» **Exercise**
When you reach the line containing "Both benign and backdoored model", begin copying exactly, and keep going through the last line of the records below, copying nothing before it.

*** Begin section ***

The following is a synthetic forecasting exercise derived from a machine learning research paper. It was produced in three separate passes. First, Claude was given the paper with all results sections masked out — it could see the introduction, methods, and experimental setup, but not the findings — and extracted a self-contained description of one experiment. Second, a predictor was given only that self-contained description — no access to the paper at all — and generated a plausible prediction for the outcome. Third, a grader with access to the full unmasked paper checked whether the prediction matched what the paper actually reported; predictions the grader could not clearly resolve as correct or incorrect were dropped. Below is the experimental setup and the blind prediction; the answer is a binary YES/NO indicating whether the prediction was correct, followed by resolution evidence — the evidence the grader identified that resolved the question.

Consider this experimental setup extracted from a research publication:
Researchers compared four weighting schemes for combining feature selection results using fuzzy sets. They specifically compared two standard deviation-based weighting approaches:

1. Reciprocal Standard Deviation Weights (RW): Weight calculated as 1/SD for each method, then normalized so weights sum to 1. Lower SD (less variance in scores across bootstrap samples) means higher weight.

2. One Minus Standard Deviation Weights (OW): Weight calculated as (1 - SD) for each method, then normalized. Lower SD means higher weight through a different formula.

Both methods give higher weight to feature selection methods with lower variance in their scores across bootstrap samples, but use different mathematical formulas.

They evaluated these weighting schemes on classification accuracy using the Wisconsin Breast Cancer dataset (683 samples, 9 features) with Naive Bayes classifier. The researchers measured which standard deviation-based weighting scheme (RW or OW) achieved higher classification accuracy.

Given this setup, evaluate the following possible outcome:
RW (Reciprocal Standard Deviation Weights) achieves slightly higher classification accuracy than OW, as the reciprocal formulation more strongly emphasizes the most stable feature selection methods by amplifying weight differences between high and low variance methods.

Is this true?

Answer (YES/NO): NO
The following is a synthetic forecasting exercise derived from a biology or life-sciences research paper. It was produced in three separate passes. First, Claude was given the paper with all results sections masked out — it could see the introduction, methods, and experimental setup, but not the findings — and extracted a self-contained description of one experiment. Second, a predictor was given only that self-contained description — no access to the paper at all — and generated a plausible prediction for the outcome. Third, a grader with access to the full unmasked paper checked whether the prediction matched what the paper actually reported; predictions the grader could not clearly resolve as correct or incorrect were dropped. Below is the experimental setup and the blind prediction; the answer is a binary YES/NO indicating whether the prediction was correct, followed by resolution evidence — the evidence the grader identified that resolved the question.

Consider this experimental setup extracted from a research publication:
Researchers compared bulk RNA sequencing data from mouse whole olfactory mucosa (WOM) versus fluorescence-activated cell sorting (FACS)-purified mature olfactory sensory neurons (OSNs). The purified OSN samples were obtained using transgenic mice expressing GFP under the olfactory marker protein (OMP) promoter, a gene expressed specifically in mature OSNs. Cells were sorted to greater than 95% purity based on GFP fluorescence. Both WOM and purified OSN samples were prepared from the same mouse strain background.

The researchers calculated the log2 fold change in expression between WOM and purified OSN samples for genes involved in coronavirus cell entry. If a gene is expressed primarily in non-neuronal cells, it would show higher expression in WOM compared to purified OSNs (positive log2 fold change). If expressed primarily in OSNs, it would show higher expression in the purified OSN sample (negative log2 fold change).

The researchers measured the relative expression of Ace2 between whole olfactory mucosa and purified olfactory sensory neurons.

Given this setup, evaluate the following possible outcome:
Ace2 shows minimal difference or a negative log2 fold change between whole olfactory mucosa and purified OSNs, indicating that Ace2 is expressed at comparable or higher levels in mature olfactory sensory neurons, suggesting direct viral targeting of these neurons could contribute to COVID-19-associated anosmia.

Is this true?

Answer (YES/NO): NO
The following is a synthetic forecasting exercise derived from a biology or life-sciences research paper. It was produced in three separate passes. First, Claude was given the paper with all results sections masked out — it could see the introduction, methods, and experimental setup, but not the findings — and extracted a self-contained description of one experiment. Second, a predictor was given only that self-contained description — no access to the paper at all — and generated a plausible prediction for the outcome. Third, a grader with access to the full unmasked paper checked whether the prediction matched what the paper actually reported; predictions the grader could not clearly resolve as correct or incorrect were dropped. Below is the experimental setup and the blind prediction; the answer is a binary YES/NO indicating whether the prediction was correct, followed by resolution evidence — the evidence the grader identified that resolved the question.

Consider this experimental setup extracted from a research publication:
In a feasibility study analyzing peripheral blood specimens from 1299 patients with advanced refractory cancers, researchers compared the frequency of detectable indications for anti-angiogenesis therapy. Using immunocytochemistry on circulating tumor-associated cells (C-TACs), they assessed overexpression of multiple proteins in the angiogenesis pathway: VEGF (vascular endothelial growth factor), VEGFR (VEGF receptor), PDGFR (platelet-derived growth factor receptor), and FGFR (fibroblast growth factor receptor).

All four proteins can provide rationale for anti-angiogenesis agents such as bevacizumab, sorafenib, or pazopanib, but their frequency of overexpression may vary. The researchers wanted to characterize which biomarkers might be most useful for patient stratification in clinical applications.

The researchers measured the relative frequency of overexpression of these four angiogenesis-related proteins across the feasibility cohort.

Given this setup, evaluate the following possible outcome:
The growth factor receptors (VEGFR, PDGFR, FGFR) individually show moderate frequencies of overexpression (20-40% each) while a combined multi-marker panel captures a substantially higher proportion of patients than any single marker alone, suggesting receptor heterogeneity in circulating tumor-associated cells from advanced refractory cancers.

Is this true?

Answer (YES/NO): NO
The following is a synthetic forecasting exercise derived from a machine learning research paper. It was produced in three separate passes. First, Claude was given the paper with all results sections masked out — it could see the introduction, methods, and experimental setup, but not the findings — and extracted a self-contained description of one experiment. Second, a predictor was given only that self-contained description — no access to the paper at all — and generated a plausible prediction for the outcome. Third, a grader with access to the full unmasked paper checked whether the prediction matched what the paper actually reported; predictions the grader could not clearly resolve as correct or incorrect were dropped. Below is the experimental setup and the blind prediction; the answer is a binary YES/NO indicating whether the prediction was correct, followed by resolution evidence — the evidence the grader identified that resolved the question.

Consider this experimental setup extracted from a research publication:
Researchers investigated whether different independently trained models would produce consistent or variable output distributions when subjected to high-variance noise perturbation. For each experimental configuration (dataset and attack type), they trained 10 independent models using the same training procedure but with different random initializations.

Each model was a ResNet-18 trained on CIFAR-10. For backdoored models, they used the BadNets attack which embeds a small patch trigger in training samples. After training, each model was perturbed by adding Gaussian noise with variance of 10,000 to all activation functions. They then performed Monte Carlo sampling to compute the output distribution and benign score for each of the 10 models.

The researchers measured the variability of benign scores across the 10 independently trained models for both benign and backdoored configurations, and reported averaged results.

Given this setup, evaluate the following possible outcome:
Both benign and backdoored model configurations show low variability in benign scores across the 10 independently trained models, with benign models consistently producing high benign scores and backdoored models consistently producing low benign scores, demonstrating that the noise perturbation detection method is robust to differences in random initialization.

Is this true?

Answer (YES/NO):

*** End section ***

» **Problem solution**
Both benign and backdoored model configurations show low variability in benign scores across the 10 independently trained models, with benign models consistently producing high benign scores and backdoored models consistently producing low benign scores, demonstrating that the noise perturbation detection method is robust to differences in random initialization.

Is this true?

Answer (YES/NO):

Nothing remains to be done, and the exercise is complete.